Gemeinsame Pressekonferenz des rumänischen Ministerpräsidenten Nicolae-Ionel Ciuca, des bulgarischen Ministerpräsidenten Kiril Petkov und der für Verkehr zuständigen EU-Kommissarin Adina Vălean am 29. April 2022 in Bukarest. Bild: GOV/RO

Ende April ist die Verkehrskommissarin Adina Vălean nach Rumänien gepilgert, um sich mit den bulgarischen und rumänischen Regierungschefs auszutauschen. „Im Zentrum der heutigen Diskussion stand die Donau“, verkündete Vălean nach dem Treffen. „Die Donau ist neben dem Rhein das Rückgrat für den europäischen Flussverkehr, der auch mitten in der europäischen Verkehrspolitik steht, weil es ein sehr nachhaltiges Verkehrsmittel ist.
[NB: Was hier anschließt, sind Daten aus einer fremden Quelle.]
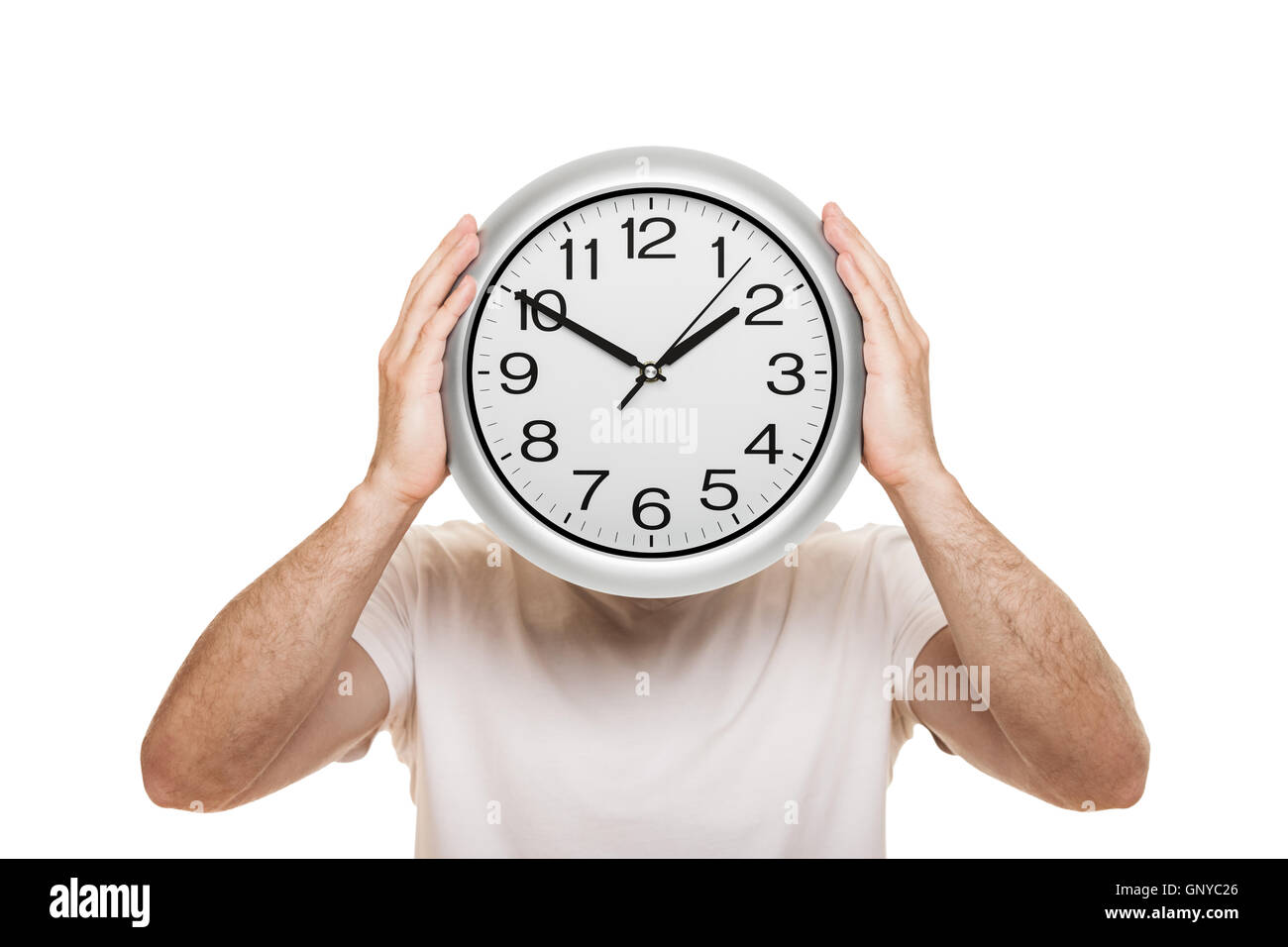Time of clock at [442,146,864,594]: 1:50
Man glaubt es kaum, mit dieser „Erleuchtung“ stand die EU-Verkehrskommissarin tatsächlich da und verkündete das Gegenteil von dem, was sie jahrelang gemacht hat, als neue Wahrheit. Und es ging in dieser Tonart sogar noch weiter. Die Europäische Kommission wird auch andere Verkehrsinfrastrukturprojekte an der Donau in Rumänien und Bulgarien unterstützen. Dazu gehören Hafen- und Brückenprojekte und auch eine neue Donaufähre zur Beschleunigung des Verkehrs soll bald in Betrieb gehen. Nicolae-Ionel Ciucă und Kiril Petkov versprachen, getreu dem EU-Programm „Fast-Danube“ (das ihnen ein paar Mio. Euro eingebracht hat), sofort mit der Arbeit zu beginnen. „Fast Danube“, muss man dazu wissen, ist eines dieser bunten und teuren EU-Programme für nichts. Es läuft seit 2014 eher im Schneckentempo und der ursprüngliche Plan zur Verbesserung der Navigationsbedingungen auf dem gemeinsamen bulg./rum. Donauabschnitt, ist mehrfach im Sande verlaufen. Musste zwangsläufig im Sande verlaufen, denn genau wie jetzt, vergisst die Verkehrspolitik, dass sich die Ware immer den einfachsten und billigsten Weg sucht. Die Probleme heißen Industrieansiedlungspolitik und Raumordnungspolitik. Das europäische Verkehrsproblem löst man nicht, indem man viele Brücken, Autobahnen, Schienen und Wasserstraßen schafft, gleichzeitig aber auf die Raumordnung vergisst. Die Waren einer Fabrik auf der „grünen Wiese“ in einem Dorf, wo der Ortsvorsteher, dessen Weitsicht an der Ortstafel endet, über die europäische Verkehrspolitik entscheidet, werden nur dann den Weg auf die Wasserstraße finden, wenn es nicht mehr anders geht.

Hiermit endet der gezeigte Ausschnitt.